Closed EeyoreLee closed 1 year ago

EeyoreLee commented 1 year ago
Hi, thanks for your efficient work. There is a question that what should I do if the dataset has some different degrees of similarity. like that sentence1 sentence2 similarity
A1 A2 0.8
A1 A3 0.7
B1 B2 0.82
B1 B3 0.7

I saw there is a hard negative weight in SimCSE. Should I use it to give the low similarity a higher punishment. or I make some changes from loss. Like Facol Loss, but not it , to give the high similarity a higher weight. Looking forward to your reply and understanding of the matter. Thanks in advance! :)

gaotianyu1350 commented 1 year ago

Hi,

For now our framework does not support real-number similarities from the supervision data. You can either adjust the code to set different weights on different data examples, or truncate the similarity and only see pairs with high-enough similarities as positive pairs.

EeyoreLee commented 1 year ago

Thanks for your reply. In fact, I wanna sort a set of sentences by their similarity to another text. So the real-number similarities seems like important. Therefore, "truncate the similarity and only see pairs with high-enough similarities as positive pairs." may not be an suitable way.
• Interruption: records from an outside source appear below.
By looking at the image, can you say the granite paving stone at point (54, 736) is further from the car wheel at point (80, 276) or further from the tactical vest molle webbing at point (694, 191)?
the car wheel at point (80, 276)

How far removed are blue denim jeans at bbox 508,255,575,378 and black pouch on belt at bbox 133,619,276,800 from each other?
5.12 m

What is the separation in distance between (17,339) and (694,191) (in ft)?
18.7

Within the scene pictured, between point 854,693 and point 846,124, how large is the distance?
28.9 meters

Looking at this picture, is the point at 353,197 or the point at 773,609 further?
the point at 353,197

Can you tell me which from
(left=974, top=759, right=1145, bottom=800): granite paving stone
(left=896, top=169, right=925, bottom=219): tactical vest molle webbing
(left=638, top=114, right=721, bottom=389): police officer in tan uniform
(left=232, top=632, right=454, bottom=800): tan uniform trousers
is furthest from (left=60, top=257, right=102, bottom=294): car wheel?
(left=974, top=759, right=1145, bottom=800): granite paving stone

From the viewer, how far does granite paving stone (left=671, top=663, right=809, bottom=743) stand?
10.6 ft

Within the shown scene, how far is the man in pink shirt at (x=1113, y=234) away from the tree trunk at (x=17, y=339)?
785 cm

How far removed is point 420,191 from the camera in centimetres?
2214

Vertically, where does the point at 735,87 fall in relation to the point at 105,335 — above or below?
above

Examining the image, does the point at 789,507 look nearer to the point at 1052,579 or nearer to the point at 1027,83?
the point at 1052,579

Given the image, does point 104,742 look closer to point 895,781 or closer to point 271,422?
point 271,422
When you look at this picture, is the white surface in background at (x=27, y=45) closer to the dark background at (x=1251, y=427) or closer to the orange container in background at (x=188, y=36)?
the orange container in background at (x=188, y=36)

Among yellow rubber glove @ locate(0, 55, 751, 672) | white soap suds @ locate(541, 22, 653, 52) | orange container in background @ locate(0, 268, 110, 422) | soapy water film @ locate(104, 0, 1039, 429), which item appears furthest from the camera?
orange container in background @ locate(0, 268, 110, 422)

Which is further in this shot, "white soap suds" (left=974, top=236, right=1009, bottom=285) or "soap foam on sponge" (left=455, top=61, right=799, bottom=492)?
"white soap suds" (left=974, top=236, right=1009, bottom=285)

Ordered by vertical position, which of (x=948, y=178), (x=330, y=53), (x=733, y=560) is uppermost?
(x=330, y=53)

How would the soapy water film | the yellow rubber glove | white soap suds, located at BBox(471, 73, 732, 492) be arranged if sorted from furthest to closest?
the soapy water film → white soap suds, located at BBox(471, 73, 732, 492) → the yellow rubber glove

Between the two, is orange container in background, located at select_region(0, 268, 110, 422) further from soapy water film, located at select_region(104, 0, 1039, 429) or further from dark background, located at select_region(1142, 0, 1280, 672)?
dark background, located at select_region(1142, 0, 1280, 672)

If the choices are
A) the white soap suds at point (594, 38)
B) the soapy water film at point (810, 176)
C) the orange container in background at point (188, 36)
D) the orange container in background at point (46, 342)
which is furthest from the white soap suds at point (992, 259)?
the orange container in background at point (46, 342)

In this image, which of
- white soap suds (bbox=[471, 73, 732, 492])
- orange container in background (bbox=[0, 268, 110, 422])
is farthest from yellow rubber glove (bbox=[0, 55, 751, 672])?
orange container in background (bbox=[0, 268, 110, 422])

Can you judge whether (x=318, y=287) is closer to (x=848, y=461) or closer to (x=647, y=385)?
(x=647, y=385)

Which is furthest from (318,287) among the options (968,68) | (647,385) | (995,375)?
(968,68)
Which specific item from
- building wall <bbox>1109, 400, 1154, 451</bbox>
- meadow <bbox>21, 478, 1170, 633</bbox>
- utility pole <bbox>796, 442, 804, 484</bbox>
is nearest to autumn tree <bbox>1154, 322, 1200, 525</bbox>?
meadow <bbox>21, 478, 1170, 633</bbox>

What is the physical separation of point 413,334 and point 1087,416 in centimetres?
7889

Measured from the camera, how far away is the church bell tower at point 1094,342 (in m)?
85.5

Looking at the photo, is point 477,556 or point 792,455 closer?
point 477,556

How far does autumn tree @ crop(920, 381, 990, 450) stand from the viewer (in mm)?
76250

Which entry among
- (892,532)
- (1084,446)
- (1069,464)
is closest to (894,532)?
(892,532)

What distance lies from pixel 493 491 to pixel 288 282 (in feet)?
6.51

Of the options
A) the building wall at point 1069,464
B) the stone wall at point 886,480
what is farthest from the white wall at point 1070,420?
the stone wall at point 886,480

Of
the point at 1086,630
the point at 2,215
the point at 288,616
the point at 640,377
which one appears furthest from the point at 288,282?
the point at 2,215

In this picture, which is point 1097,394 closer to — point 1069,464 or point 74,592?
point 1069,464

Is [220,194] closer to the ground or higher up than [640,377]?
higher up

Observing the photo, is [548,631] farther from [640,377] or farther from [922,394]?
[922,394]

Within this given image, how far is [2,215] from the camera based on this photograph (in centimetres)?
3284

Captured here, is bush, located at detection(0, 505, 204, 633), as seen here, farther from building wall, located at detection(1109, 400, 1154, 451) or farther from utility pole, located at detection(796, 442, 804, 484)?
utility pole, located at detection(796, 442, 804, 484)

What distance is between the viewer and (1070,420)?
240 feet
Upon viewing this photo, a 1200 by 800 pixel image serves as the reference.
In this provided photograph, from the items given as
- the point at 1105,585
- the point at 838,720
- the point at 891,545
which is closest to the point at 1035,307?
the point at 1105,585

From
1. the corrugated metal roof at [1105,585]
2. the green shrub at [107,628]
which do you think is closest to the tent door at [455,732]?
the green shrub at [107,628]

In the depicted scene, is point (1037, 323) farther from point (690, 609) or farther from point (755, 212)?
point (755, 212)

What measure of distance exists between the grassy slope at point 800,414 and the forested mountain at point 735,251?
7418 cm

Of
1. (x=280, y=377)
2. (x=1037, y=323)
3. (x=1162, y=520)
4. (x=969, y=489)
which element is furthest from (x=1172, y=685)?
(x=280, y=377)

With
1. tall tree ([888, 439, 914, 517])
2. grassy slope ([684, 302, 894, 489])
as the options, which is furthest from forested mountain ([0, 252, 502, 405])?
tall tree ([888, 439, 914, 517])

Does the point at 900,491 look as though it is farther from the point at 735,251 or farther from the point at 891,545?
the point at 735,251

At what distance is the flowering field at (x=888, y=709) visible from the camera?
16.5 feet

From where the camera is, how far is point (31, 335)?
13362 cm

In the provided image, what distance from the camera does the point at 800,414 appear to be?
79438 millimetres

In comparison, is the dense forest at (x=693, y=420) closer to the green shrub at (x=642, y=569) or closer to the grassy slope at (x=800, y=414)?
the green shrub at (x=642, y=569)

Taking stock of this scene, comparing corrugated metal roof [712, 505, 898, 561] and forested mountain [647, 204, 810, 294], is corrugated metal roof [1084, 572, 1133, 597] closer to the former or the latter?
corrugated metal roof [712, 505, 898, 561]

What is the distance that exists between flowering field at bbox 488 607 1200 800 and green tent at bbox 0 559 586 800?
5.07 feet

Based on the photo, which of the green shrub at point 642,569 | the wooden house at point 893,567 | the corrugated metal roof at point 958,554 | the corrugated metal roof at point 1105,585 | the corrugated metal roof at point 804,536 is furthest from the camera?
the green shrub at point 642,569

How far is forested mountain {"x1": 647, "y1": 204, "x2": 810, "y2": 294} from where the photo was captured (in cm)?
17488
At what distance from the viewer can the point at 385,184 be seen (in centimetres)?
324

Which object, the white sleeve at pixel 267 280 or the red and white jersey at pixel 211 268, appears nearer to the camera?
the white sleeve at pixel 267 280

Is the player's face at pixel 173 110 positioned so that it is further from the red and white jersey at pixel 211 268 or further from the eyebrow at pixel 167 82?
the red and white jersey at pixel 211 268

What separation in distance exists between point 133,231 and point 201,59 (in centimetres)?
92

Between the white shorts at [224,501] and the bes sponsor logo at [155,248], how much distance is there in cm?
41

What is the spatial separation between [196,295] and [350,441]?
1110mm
Like that, you also agree that shouldn't use the hard negative and should adjust the code to support the idea?

gaotianyu1350 commented 1 year ago

Hi,

Yeah, hard negatives won't suit your need. Maybe contrastive learning is not a good objective in your case, and you can probably use a regression objective.

EeyoreLee commented 1 year ago

Hi,

Yeah, hard negatives won't suit your need. Maybe contrastive learning is not a good objective in your case, and you can probably use a regression objective.

Thanks. I will try some and feedback here if I adjust SimCSE and it's useful.